STATED GOAL: Copy the lines below verbatim, beginning at the line that contains "What can you" and ending after the line that contains "38.4 inches".

--- Start ---

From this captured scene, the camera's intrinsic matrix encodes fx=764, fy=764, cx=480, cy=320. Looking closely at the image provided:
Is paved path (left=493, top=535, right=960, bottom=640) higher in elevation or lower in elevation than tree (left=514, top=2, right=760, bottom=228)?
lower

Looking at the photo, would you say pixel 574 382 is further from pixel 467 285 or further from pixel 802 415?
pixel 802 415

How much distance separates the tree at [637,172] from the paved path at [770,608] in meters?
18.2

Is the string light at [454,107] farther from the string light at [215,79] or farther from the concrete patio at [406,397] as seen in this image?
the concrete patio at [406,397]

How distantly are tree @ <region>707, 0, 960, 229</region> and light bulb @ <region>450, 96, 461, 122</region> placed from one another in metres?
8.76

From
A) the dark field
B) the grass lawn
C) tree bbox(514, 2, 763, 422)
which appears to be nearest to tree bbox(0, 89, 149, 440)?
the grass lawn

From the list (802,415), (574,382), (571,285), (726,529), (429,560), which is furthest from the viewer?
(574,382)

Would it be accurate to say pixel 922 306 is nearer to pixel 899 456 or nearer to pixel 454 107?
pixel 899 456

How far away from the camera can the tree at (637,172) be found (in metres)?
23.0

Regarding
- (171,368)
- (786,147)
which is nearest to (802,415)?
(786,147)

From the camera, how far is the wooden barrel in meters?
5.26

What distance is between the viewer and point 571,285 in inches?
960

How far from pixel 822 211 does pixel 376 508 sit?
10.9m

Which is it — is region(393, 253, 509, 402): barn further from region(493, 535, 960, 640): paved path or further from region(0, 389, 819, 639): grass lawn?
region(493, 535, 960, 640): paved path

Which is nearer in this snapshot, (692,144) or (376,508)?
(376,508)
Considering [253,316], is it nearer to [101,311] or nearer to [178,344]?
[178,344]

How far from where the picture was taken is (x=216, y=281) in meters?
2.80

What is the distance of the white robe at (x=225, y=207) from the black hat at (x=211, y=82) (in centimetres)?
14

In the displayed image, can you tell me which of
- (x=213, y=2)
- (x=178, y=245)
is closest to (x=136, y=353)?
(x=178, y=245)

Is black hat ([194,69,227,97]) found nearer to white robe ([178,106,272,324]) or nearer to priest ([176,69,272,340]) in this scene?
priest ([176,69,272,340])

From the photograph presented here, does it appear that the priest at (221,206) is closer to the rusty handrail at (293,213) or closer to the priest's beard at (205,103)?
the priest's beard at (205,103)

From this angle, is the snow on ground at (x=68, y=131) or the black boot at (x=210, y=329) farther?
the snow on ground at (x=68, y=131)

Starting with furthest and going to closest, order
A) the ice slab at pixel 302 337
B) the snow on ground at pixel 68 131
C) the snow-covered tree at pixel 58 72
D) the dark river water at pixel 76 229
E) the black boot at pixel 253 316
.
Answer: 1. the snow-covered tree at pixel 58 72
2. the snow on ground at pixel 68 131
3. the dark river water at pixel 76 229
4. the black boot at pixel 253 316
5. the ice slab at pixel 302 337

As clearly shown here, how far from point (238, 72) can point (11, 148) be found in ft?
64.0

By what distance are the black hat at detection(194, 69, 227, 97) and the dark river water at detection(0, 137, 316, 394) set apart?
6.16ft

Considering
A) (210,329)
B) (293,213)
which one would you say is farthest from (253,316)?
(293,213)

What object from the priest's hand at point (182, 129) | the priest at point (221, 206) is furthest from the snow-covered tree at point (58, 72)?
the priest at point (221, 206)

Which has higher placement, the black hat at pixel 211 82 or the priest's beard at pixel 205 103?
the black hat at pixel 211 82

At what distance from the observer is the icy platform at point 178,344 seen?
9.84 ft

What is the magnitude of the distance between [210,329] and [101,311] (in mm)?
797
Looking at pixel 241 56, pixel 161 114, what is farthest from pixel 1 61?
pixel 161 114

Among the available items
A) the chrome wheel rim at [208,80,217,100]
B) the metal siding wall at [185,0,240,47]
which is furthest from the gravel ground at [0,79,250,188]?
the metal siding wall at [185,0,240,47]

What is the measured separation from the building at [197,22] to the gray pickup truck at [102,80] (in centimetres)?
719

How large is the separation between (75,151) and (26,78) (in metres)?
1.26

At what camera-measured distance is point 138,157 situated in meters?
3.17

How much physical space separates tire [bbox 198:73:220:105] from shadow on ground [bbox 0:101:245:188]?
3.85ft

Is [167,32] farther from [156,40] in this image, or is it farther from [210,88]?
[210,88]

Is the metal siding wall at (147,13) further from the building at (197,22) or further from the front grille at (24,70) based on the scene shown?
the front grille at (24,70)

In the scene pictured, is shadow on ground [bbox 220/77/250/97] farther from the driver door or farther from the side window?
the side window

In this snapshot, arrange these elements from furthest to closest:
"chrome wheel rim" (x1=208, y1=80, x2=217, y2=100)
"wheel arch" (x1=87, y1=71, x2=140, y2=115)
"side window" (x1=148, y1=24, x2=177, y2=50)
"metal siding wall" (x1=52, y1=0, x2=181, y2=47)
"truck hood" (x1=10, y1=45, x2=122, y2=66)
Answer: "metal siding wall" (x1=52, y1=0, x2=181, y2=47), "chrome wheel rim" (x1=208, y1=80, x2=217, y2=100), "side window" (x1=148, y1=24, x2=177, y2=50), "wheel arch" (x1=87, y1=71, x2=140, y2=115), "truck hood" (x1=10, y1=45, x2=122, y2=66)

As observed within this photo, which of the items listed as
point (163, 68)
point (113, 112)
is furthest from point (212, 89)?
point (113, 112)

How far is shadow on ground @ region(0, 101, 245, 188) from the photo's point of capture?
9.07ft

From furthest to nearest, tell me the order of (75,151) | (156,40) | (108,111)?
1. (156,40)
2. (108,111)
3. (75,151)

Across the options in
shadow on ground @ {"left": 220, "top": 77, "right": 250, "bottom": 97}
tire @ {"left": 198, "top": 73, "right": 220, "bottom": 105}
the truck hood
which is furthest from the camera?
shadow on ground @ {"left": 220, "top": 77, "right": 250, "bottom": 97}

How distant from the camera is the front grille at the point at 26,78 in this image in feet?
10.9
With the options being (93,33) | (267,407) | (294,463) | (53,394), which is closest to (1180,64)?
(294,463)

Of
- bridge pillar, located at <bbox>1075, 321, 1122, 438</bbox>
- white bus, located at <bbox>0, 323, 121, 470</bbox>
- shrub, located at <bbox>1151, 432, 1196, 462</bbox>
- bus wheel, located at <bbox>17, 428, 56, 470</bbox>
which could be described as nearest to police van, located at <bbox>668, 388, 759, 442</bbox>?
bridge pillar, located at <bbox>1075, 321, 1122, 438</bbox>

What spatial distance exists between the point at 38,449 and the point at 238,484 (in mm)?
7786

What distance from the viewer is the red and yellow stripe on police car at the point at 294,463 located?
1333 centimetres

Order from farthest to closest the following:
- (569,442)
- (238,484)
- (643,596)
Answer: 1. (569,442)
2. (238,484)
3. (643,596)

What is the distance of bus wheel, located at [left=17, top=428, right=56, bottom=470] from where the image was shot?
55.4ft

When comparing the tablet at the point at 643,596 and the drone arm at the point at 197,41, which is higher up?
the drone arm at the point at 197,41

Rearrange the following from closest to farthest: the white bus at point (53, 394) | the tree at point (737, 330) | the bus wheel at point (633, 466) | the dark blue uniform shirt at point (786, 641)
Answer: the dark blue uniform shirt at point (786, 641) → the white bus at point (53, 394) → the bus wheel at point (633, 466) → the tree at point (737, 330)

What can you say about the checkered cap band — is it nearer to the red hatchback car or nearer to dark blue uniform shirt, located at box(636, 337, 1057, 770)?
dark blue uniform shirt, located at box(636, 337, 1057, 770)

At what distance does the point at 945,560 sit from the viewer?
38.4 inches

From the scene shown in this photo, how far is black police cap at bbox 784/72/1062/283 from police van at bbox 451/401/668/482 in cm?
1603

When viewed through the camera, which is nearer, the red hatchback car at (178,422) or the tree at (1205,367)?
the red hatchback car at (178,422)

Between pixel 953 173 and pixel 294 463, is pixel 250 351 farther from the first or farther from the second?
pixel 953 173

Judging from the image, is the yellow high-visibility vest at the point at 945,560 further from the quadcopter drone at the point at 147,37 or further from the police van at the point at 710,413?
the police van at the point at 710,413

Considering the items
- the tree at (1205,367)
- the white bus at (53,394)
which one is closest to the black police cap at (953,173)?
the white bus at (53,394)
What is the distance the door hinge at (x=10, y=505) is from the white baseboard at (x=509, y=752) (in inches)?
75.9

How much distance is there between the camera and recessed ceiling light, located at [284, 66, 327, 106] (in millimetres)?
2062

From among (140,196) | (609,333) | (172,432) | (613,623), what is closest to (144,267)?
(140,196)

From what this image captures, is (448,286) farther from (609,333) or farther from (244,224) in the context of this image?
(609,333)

--- End ---

FULL RESPONSE:
What can you say about the checkered cap band — is it nearer to the red hatchback car or nearer to dark blue uniform shirt, located at box(636, 337, 1057, 770)?
dark blue uniform shirt, located at box(636, 337, 1057, 770)

At what distance does the point at 945,560 sit from the viewer?
38.4 inches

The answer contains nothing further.